Bananas are grown in at least 107 countries worldwide, although they were originally native to Southeast Asia and Australia. Bananas, eaten raw in their yellow form and cooked green or red bananas, are the main staple of many African populations. Boiled or baked green bananas or plantains (a starchier version of the banana) can also be found in many Caribbean Island recipes. Bananas can be very versatile. When they are dried, bananas can be eaten as a snack food or they can be ground up and made into flour.  There is nothing that I love more than a frozen banana covered in chocolate or perhaps with fudge.

Bananas come in various sizes and colors, including the yellow, purple and red banana. Green bananas that are cooked and enjoyed in Caribbean and African cultures are really the unripe version of the yellow banana. The red banana is generally sweeter than the yellow banana and has a slight raspberry-type flavor. The skin of the red banana is red to purple in color, and has a slightly pinkish flesh. These sweet bananas can be eaten raw, or they can be used to add a wonderful color to various cooked banana dishes.

Bananas are picked green and shipped in an unripe condition due to the fact that ripe bananas are easily damaged when being transported to market. Bananas need careful handling and are easily bruised.

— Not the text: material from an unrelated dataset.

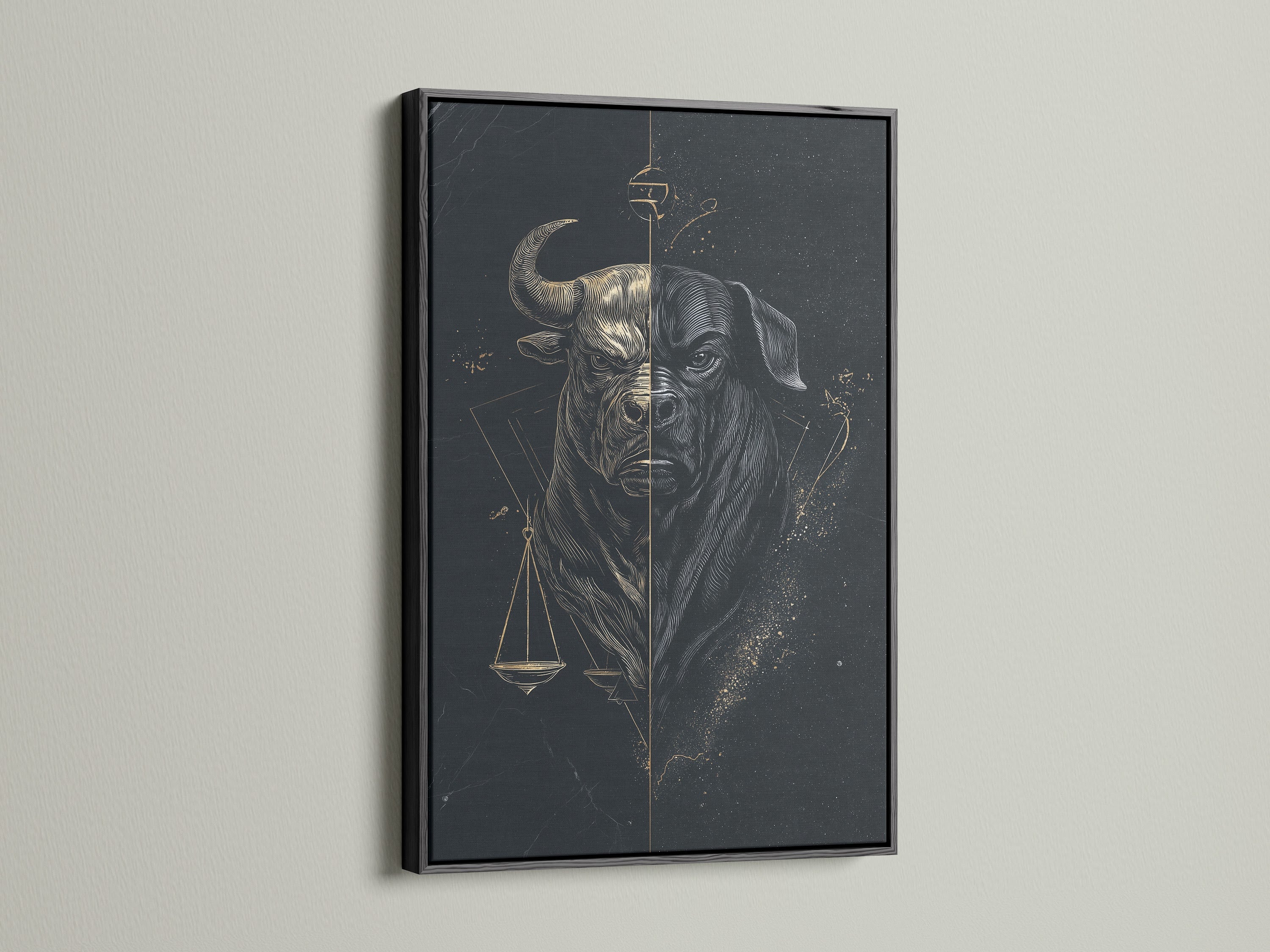 Make a statement with the Bull Justice art print. This scales of justice canvas print is presented in a bold black frame. Ideal for adding a modern touch to your law firm or home office. Decorate your walls today.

The flower of the banana plant (or the banana blossom or heart) is also often used in the Southeast Asian, Bengali and Indian cuisines, where they serve it raw with dips or cooked in soups and curries. Some cultures also use the tender core of the banana plant’s trunk in several dishes. Bananas can be fried, boiled or steamed and the juice extracted from the core of the plant is often used to treat kidney stones. In various cultures, banana leaves are useful for cooking as a wrapping, for carrying things in, and even as umbrellas (because of their waterproof properties).

With all of the uses of the banana plant and the general good taste, it is no wonder that bananas have become one of the world’s most popular fruits. Where else can one get so much delicious taste and healthy benefits from one source?